Kings of south and north are the powers which shortly after the death of Alexander constituted the southern and northern divisions of his empire. The king of the south was at that time Egypt, and the king of the north was Syria, including Thrace and Asia Minor. Egypt is still the king of the south, while the territory which at first constituted the king of the north, was since 1453 included within the dominions of the sultan of Turkey. To Egypt and Turkey, then, we must look for a fulfilment of the verse before us.

At the end of the 1260 years (verse 35), began the time of the end, from 10th February 1798 when Rome fell into the hands of the French army. On 5th March 1798, Bonaparte received the decree of the Directory relative to the expedition against Egypt. By 24th July Bonaparte was at war with Egypt. Egypt pushed back, but with little success. The French fleet was destroyed by the English under Nelson at Aboukir; and on 2nd September 1798, the Sultan of Turkey, under feelings of jealousy against France, artfully fostered by the English ambassadors at Constantinople, and exasperated that Egypt, so long a semi-dependency of the Ottoman Empire, should be transformed into a French province, declared war against France. Thus the king of the north [Turkey] came against him [France] in the same year that the king of the south [Egypt] ‘pushed,’ and both ‘at the time of the end;’ all in 1798 which begins that period.

41 He shall enter also into the glorious land, and many countries shall be overthrown: but these shall escape out of his hand, even Edom, and Moab, and the chief of the children of Ammon.

In the war between the French and the Turks, the French having lost a third of troops to war and the plague, on 21 May 1799, retiring from Acre in Judea, after fatiguing march, re-entered Egypt, abandoned all conquest made in Judea; and the “glorious land,” with all its provinces, here called “countries,” fell back again under the oppressive rule of the Turks. Edom, Moab, and Ammon, lying outside the limits of Palestine, south and east of the Dead Sea and Jordan, were out of match of the Turks from Syria to Egypt, and so escaped the ravage of that campaign.

42 He shall stretch forth his hand also upon the countries: and the land of Egypt shall not escape.

With help of the English government, as the ally of the Turks, the French were forced out of Egypt, and on 2 September 1801 Egypt fell to the Turks. Thus, as the verse says, “Egypt shall not escape.”

43 But he shall have power over the treasures of gold and of silver, and over all the precious things of Egypt: and the Libyans and the Ethiopians shall be at his steps.

After the French were driven out of Egypt, the sultan asked Egyptians to pay annual tribute of gold and silver to the Turkish government. Unconquered Arabs, Libyans and Ethiopians, who had friendship of the Turks, also remained tributary to the Turks.

44 But tidings out of the east and out of the north shall trouble him: therefore he shall go forth with great fury to destroy, and utterly to make away many.

We are here brought to Crimean war of 1853 to 1856. The Persians on the east and the Russians on the north, were the ones which instigated that conflict.
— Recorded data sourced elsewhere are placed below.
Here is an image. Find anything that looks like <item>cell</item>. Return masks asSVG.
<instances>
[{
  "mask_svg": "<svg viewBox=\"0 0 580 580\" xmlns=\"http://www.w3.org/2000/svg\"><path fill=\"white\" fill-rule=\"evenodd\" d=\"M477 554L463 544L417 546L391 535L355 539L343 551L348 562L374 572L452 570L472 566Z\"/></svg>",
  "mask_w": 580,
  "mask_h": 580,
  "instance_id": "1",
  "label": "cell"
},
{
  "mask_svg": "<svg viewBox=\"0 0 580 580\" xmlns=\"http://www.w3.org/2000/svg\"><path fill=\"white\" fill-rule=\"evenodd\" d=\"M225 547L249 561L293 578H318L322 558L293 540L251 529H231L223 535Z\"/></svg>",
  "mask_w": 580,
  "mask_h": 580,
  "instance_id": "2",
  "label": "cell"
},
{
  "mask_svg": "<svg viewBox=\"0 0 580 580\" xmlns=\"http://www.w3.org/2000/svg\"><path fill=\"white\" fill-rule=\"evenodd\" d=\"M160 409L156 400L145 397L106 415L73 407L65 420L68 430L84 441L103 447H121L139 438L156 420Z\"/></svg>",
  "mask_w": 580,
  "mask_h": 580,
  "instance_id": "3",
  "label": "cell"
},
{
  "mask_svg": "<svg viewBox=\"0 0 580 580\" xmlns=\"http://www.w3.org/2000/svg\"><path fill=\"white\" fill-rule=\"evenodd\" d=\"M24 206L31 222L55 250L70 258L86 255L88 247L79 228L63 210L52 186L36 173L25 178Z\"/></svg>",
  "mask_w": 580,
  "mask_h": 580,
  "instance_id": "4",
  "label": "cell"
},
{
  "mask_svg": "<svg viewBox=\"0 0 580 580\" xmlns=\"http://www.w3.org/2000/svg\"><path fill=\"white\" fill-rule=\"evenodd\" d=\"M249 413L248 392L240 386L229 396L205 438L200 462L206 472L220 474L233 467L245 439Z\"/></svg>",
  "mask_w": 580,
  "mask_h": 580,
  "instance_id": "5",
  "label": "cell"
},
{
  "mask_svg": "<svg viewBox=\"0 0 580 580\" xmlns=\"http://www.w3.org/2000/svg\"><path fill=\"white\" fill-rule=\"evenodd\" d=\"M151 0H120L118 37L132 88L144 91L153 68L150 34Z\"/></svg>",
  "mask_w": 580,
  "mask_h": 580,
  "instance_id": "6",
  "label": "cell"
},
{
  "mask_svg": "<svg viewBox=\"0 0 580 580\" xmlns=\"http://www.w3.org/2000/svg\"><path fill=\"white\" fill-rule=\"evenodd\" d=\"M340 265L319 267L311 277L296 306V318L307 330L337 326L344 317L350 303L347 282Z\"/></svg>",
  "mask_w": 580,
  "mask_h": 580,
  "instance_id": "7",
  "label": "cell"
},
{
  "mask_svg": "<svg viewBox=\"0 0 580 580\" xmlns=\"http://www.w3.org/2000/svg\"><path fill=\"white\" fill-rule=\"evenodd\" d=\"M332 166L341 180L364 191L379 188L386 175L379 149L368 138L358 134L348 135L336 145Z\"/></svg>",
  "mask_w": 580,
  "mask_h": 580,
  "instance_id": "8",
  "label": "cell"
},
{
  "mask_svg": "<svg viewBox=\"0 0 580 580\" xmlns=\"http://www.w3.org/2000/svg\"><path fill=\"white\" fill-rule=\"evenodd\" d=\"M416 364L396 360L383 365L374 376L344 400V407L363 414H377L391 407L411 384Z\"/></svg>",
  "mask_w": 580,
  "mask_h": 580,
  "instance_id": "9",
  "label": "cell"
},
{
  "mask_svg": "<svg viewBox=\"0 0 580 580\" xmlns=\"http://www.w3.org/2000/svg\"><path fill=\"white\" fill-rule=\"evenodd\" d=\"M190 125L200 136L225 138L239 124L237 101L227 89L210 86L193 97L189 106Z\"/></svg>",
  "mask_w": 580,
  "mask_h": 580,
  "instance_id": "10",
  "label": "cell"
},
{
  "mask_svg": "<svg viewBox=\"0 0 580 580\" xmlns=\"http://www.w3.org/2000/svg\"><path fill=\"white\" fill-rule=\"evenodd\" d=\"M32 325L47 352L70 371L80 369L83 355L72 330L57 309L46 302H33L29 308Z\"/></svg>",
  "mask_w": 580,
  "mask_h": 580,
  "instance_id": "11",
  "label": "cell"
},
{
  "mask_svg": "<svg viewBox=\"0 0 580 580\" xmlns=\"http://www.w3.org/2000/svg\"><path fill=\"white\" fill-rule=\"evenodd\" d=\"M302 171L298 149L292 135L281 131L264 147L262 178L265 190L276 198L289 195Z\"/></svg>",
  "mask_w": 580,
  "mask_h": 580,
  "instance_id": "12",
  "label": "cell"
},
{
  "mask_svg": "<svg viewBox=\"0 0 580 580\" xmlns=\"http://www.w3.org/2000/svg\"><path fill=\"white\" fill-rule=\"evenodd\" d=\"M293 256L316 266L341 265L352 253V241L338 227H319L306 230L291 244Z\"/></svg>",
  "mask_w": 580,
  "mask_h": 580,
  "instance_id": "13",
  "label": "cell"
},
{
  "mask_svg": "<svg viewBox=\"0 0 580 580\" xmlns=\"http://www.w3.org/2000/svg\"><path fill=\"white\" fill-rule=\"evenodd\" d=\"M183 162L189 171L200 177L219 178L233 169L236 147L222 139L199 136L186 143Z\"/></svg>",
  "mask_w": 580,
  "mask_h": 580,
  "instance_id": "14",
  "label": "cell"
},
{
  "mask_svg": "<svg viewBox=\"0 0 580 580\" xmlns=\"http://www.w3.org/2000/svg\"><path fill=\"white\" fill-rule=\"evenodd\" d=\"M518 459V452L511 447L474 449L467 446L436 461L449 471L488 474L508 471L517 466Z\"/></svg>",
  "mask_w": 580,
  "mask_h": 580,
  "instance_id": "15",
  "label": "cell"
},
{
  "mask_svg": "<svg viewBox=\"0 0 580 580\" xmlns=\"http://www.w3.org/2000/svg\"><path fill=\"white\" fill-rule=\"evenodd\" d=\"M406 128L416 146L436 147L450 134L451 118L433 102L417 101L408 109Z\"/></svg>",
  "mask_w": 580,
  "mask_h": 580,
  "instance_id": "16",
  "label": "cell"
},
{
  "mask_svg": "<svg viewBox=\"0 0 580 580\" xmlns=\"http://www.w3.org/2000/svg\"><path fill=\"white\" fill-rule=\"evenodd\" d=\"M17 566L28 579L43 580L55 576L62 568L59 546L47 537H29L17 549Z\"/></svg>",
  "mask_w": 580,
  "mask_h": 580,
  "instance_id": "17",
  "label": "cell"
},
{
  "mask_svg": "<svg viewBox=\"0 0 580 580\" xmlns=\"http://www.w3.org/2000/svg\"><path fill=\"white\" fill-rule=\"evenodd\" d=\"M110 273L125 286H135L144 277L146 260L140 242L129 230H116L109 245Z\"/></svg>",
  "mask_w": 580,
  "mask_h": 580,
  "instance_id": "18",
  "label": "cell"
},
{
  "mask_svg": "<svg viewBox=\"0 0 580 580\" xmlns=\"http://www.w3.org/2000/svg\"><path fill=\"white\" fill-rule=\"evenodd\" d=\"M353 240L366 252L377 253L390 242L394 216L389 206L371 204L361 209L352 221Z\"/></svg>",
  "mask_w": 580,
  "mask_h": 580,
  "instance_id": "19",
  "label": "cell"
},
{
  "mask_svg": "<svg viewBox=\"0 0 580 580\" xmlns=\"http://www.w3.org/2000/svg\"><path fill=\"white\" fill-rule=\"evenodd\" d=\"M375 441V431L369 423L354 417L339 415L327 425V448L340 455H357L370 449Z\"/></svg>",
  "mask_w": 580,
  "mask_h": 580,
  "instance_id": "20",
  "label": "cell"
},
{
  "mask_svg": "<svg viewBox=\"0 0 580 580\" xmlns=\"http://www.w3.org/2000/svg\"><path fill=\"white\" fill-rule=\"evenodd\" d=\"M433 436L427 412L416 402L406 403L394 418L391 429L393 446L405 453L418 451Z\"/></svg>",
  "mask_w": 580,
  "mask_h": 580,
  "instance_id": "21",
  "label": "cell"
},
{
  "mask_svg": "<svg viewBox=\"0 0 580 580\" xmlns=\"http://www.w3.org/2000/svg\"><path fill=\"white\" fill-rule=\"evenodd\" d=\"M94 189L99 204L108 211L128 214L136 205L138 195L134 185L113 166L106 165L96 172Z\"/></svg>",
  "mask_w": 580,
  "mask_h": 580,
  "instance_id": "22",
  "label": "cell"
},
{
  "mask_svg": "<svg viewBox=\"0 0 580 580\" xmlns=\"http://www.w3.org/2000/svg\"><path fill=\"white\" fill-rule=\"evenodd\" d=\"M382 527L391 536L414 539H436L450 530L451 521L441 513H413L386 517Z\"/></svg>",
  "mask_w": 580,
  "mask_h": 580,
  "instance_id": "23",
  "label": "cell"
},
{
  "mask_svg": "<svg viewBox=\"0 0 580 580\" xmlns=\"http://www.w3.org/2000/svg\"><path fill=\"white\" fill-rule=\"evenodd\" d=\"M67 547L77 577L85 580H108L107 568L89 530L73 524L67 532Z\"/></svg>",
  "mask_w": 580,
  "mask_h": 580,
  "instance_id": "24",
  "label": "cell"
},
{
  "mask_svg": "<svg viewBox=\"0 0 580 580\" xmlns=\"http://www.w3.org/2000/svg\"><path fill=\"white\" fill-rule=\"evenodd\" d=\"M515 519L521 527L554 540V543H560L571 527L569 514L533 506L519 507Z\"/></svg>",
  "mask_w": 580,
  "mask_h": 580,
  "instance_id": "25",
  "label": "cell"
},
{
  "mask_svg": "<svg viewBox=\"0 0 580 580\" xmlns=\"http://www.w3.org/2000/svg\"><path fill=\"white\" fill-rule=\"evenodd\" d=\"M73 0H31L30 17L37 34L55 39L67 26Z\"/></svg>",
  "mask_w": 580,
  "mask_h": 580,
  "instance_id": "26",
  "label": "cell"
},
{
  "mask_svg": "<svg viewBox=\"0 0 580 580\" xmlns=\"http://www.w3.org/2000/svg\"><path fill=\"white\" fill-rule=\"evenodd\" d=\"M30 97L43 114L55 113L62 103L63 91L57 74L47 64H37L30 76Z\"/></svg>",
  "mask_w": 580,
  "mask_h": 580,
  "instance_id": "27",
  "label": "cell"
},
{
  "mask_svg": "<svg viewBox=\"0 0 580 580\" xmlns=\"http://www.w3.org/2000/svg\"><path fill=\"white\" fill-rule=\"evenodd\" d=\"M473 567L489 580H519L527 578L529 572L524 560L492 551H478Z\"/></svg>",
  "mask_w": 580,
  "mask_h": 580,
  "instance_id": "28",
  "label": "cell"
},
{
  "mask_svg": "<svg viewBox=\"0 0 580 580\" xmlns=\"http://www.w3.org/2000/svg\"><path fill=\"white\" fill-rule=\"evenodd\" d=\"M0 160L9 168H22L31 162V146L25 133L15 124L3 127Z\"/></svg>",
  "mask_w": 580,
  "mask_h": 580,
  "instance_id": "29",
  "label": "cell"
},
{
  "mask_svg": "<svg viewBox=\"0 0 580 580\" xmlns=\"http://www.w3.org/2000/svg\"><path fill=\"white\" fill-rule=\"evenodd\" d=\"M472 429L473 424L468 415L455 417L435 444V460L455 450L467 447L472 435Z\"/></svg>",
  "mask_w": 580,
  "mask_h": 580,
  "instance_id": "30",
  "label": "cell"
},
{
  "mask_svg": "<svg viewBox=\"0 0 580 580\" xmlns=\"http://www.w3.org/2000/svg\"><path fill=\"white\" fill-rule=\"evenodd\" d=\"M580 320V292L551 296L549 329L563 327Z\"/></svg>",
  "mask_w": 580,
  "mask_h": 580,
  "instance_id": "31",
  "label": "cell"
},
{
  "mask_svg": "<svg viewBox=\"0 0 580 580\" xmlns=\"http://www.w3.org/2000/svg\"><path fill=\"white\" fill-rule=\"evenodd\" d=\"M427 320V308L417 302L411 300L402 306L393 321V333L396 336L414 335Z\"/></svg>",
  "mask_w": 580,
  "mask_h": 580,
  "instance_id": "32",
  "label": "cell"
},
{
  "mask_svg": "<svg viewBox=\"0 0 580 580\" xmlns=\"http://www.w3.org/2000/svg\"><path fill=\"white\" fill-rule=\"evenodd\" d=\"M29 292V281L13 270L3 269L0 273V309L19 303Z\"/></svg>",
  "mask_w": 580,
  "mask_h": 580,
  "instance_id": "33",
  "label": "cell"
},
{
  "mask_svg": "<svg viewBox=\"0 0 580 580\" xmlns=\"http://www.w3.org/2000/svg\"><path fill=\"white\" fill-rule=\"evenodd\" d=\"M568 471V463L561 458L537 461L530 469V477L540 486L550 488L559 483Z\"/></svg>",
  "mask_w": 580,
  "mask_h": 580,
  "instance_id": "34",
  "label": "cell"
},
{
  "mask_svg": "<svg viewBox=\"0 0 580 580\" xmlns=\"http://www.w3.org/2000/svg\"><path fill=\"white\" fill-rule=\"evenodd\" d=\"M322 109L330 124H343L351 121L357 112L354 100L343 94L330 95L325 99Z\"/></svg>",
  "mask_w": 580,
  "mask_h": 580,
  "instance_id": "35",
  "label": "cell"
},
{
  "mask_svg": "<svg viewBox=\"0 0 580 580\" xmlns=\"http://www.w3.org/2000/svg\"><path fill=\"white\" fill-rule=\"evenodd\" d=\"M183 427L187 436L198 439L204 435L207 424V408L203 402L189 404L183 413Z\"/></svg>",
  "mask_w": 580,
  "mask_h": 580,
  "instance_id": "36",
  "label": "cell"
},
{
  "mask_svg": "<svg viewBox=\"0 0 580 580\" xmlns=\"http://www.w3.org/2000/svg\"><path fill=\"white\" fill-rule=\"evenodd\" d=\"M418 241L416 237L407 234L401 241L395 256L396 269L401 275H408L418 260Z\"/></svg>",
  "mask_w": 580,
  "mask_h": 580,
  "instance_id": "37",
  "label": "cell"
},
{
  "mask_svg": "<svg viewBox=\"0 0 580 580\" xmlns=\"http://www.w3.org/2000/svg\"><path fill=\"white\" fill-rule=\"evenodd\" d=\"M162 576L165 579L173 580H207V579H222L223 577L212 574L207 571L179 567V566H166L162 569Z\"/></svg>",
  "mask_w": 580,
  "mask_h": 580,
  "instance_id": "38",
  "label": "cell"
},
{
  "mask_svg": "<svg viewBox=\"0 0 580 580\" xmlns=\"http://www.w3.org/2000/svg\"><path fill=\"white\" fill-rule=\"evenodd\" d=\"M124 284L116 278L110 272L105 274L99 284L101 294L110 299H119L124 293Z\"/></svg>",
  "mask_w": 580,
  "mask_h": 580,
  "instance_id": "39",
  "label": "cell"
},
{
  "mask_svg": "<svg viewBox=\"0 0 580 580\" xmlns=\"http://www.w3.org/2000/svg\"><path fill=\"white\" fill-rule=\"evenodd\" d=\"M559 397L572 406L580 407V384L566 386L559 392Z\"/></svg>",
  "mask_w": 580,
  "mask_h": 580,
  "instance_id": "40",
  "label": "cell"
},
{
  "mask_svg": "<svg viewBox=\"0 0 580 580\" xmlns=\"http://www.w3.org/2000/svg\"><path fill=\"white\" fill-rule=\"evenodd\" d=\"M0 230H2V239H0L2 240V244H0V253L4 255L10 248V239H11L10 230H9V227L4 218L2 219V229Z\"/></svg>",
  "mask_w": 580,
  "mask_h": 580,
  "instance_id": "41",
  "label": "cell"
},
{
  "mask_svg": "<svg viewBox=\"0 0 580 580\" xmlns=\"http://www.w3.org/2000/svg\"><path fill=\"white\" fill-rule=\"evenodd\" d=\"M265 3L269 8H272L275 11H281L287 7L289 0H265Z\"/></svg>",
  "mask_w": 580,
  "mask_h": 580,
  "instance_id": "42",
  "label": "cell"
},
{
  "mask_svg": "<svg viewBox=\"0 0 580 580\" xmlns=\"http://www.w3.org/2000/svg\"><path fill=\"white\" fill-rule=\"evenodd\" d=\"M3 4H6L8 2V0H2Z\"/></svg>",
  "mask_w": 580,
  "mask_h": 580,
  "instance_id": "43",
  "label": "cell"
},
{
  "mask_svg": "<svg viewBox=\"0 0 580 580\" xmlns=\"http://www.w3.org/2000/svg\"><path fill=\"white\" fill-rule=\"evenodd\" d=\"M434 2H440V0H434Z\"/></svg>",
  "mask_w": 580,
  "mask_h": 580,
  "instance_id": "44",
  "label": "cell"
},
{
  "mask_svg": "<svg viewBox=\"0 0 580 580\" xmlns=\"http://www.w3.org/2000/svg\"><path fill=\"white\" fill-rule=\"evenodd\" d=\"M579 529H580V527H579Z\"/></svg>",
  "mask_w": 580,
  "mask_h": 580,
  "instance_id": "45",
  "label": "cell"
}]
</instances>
Tidings from these powers troubled him [Turkey]. Their attitude and movements incited the Sultan of Turkey to anger and revenge. Russia being the more aggressive party was the object of attack. Turkey declared war on her powerful northern neighbour, Russia, in 1853. England and France soon came to the help of Turkey, but Turkey had gained victory after victory, before receiving assistance of these powers.

45 And he shall plant the tabernacles of his palace between the seas in the glorious holy mountain; yet he shall come to his end, and none shall help him.

Turkey [King of the North] will fulfil this by planting his capital in Jerusalem that sits on the holy mountain between the Mediterranean and Dead seas. Turkey had help in Crimean war in 1853-56 against Russia, but when Turkey plants his capital in Jerusalem, “He shall come to his end, and none shall help him.” “No man knows when Turkey will take its departure from Europe, but when that move is made, earth’s history will be short. … While the world watches Turkey, let the servant of God watch the movements of his great High Priest, whose ministry for sin is almost over” (The Story of Daniel the Prophet, 1901, p. 248.2).